Will radio execs be hoisting a few Buds as they salute the coming holiday weekend?
Maybe not. At least, this week’s advertising news isn’t the kind of revenue outlook that U.S. commercial radio wants to hear, as Advertising Age reports it.
The magazine said Anheuser-Busch, a big backer of radio advertising, is “significantly slashing spending in the medium for the second half of this year as it embraces cost cuts to fend off a hostile takeover bid.”
“According to people familiar with the matter, A-B has begun to inform major station groups that it is cutting — and in some cases completely eliminating — its spot-radio buys for the remainder of this year in many markets.”
Subsequently, the St. Louis Post-Dispatch reported that the beer company is shifting some money budgeted for local radio during the summer, to TV ads and billboards in fall and winter. “The company says local radio is a valuable medium, despite audience erosion due to satellite radio. But Anheuser-Busch is trimming local radio spending to store up cash for national television later in the year,” the newspaper reported.
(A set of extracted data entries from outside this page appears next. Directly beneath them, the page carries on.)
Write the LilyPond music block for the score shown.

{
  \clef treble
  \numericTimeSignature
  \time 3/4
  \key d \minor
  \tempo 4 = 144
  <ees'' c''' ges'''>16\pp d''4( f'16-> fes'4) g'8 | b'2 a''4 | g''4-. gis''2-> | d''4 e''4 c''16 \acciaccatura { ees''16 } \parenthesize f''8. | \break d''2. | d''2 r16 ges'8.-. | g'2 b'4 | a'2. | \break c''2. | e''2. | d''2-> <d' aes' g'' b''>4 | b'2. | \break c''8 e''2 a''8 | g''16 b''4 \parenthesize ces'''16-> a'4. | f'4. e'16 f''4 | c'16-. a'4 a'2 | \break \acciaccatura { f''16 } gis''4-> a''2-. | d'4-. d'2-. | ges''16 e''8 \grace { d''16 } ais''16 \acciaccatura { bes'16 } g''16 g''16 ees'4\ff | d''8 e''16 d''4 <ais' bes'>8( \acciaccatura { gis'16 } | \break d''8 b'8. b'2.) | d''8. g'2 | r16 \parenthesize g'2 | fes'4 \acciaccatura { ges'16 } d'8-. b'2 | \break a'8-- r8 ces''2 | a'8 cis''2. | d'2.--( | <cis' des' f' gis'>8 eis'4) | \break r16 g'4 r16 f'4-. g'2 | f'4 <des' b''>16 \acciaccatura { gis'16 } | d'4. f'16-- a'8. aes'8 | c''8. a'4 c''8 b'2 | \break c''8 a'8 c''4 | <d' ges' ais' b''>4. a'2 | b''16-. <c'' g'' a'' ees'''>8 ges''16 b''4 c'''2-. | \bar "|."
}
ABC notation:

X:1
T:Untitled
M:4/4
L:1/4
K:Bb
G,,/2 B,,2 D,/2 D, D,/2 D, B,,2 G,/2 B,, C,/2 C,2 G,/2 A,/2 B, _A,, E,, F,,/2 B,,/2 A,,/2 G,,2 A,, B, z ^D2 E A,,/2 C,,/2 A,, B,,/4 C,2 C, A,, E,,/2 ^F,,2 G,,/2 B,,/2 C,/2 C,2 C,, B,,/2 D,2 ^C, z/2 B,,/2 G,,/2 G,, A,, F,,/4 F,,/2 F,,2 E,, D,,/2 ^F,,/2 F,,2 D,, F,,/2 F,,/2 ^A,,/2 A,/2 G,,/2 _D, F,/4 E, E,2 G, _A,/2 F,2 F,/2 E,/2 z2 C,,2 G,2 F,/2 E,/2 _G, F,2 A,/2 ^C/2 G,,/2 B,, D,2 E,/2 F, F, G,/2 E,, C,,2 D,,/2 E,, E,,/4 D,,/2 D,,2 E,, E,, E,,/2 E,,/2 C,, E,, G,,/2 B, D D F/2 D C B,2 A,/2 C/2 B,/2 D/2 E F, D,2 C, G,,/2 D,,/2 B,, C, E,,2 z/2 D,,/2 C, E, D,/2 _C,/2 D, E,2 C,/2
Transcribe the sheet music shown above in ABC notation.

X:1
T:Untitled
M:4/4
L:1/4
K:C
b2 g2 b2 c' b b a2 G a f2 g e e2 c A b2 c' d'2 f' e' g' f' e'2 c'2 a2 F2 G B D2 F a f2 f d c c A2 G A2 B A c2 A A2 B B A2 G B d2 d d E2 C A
“Anheuser-Busch has trimmed its radio spending to $4.2 million in the first three months of the year, compared with $4.8 million in the same period in 2007 — an 11.5 percent drop — according to TNS Media Intelligence. Anheuser-Busch privately disputes the exact radio spending numbers from TNS but confirmed the trend.”
The paper said the changes are being made in support of marketing for Bud Light Lime and Budweiser American Ale.